Core Concepts

This section covers the fundamental concepts in SyncEngine.

File State and Change Detection

SyncEngine maintains three views of your files:

  1. Source State: Current files in the source location

  2. Destination State: Current files in the destination location

  3. Last Known State: Files as they were during the last sync

By comparing these three states, SyncEngine can determine what happened to each file:

  • Created: File exists now but didn’t exist in last state

  • Modified: File exists now with different content than last state

  • Deleted: File existed in last state but doesn’t exist now

  • Renamed/Moved: File with same content exists at different path

  • Unchanged: File exists with same content as last state

  • Conflict: File was modified in both locations since last sync

State Comparison Matrix

Last State

Source

Destination

Interpretation

None

Exists

None

Created at source

None

None

Exists

Created at destination

Exists

Modified

Same

Modified at source

Exists

Same

Modified

Modified at destination

Exists

Modified

Modified

Conflict (both changed)

Exists

None

Same

Deleted at source

Exists

Same

None

Deleted at destination

Exists

None

None

Deleted both sides

Comparison Modes

Comparison modes control how SyncEngine determines if two files are identical.
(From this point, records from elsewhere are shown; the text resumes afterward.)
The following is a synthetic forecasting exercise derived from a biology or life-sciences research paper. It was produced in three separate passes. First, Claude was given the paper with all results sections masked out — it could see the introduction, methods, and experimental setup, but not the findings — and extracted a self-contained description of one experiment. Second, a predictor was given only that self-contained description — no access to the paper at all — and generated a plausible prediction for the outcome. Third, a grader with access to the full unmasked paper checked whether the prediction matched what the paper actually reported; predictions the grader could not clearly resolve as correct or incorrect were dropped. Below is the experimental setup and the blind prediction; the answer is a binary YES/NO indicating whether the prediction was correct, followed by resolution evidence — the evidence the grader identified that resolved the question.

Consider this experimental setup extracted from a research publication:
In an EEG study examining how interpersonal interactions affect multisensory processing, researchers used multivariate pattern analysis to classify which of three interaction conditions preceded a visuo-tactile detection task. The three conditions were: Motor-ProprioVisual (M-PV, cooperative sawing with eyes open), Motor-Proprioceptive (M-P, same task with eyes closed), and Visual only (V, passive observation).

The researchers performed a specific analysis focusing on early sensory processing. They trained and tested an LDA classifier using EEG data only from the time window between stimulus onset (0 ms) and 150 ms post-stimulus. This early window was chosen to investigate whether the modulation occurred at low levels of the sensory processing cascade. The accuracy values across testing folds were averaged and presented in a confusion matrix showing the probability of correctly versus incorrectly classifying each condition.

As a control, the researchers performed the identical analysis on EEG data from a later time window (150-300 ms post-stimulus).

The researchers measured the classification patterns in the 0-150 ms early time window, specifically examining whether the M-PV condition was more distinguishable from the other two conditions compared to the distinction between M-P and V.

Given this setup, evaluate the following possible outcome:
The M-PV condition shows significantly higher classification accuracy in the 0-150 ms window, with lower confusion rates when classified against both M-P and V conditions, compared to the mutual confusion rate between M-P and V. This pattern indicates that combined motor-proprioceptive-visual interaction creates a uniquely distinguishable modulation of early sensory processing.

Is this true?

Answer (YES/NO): YES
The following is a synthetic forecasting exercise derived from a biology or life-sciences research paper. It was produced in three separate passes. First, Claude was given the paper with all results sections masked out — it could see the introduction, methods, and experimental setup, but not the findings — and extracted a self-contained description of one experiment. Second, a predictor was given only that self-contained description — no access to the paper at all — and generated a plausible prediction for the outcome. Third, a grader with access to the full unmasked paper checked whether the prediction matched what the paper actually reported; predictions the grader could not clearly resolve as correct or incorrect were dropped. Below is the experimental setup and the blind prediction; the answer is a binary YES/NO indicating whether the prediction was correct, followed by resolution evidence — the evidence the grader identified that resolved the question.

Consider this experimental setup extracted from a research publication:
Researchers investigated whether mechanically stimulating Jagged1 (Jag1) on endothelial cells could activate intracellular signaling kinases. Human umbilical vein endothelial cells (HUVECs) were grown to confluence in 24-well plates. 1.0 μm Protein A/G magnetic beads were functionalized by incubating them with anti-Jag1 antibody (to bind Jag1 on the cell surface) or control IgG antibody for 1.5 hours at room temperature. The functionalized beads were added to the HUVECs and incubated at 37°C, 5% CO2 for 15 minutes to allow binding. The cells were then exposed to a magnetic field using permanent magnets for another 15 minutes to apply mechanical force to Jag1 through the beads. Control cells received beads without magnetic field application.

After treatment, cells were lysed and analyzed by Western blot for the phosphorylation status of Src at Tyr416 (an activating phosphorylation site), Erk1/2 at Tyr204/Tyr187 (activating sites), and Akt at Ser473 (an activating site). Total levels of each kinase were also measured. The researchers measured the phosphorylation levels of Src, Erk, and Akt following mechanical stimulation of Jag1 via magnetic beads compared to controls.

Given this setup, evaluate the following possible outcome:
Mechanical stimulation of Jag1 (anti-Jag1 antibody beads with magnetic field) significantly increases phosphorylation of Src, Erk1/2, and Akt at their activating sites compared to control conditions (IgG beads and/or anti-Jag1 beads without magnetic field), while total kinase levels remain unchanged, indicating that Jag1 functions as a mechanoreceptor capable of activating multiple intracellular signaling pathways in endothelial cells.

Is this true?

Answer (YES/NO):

This is crucial for deciding whether to skip a file or sync it.

Available Comparison Modes

SyncEngine provides five comparison modes, each optimized for different scenarios:

HASH_THEN_MTIME (Default)

Balanced approach that uses hash when available, falls back to mtime:

from syncengine.models import ComparisonMode, SyncConfig

config = SyncConfig(
    comparison_mode=ComparisonMode.HASH_THEN_MTIME
)

How it works:

  1. Compare file sizes first (fast check)

  2. If both files have hash values, compare hashes

  3. If hash unavailable, compare modification times

  4. Files with matching hash are considered identical, even if mtime differs

SIZE_ONLY

Only compares file sizes, ignores hash and mtime:

config = SyncConfig(
    comparison_mode=ComparisonMode.SIZE_ONLY
)

How it works:

  1. Files with same size are considered identical

  2. Hash and mtime are completely ignored

  3. When sizes differ in TWO_WAY mode → CONFLICT (cannot determine newer file)

  4. When sizes differ in one-way mode → Uses sync direction

Use cases:

  • Encrypted storage where hash is unavailable or unreliable

  • Cloud vaults where mtime is upload time, not original file time

  • Scenarios where hash computation is too expensive

HASH_ONLY

Strict content verification using only hash, ignores size and mtime:

config = SyncConfig(
    comparison_mode=ComparisonMode.HASH_ONLY
)

How it works:

  1. Only compares content hashes

  2. Raises error if hash is unavailable

  3. When hashes differ in TWO_WAY mode → CONFLICT (cannot determine newer file)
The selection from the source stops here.